In some embodiments, described therapeutic substance can induce or strengthen the immunoreation for cancer.For example, swell
Tumor vaccine can be used for inducing the immunne response to some tumors or cancer.Cytokine therapy can be used for improving and resists tumor
Former to immune submission.The example of cytokine therapy includes but is not limited to interferon such as interferon-ALPHA, β and γ, and colony pierces
The sharp factor such as macrophage CSF, granular leukocyte macrophage CSF and granulocyte-CSF, interleukin such as IL-1, IL-1 α, IL-2, IL-
3rd, IL-4, IL-5, IL-6, IL-7, IL-8, IL-9, IL-10, IL-11 and IL-12, tumor necrosis factor such as TNF-α and TNF-
β.Can also be using the reagent of inactivation immunosuppressant target, such as TGF-β inhibitor, IL-10 inhibitor and FasL inhibitor.
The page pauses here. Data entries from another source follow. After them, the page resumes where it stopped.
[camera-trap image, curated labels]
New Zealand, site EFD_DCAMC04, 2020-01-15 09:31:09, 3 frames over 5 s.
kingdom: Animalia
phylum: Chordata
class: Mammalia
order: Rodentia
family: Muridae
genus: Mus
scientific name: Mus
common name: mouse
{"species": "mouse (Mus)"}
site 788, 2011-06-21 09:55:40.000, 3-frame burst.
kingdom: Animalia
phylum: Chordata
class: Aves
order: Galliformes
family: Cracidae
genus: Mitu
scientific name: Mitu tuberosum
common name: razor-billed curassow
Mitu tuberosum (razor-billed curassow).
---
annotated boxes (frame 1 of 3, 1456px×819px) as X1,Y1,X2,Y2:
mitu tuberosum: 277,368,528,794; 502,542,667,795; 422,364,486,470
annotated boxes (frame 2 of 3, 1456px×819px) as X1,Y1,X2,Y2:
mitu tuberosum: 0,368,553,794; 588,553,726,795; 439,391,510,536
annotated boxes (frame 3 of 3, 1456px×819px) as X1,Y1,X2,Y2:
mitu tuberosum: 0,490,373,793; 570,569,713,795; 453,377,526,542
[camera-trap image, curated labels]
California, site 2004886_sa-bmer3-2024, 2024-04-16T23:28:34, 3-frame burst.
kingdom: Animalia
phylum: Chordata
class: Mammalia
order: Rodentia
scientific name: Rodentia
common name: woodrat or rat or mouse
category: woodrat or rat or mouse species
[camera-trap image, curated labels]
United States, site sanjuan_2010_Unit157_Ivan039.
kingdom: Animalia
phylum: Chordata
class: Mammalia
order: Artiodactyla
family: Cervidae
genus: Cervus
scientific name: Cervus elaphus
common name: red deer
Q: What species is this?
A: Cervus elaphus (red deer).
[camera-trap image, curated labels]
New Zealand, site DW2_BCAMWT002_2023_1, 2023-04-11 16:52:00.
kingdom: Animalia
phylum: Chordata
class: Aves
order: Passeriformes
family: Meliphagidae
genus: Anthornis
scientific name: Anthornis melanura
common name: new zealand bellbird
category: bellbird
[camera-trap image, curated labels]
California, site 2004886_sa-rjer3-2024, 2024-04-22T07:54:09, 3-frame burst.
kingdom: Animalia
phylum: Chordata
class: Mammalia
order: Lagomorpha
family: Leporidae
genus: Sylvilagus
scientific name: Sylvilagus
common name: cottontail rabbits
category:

Another group reagent includes activating those reagent of the immune response for tumor or cancerous cell, for example, improves t cell activation (as T
Cell co-stimulatory molecules agonist such as CTLA-4, ICOS and OX-40), and improve Dendritic Cell Function and antigen and pass
Those being in.
The application further provides monitoring treatment reaction or progression of disease in the experimenter with PD-L1 antagonist for treating
Method, including with herein described anti-PD-L1 antibody or its Fab from described individual biology sample to be measured
Presence situation or the level of PD-L1 is determined in product.In some embodiments, methods described further includes biology sample to be measured
PD-L1 level in product is compared with the PD-L1 level in the comparable sample obtaining from same individuality before this, is wherein surveying
In examination biological sample, the increase of PD-L1 level reduces or is slowed or stopped, and shows that positive therapeutic response or controlled disease are entered
Exhibition.Described can be same type of sample with testing sample than sample, but it is before the treatment or in treatment initial stage
Obtain from same individual.
Following examples are intended to be better described the present invention, and the scope that should not be construed as limiting the invention.All following
Particular composition, material and method, it is within whole or in part.These specific compositionss, materials
It is not limited to the present invention with method, and be simply specific embodiment to be described within the scope of the invention.This area is ripe
Practice technical staff and can develop equivalent compositionss, material and method without creative and without departing from the scope of the invention.Should
Understand, can still be included in the scope of the present invention in multiple changes that the method for the present invention is made.Inventor is intended to this
The variation of sample is included within the scope of the invention.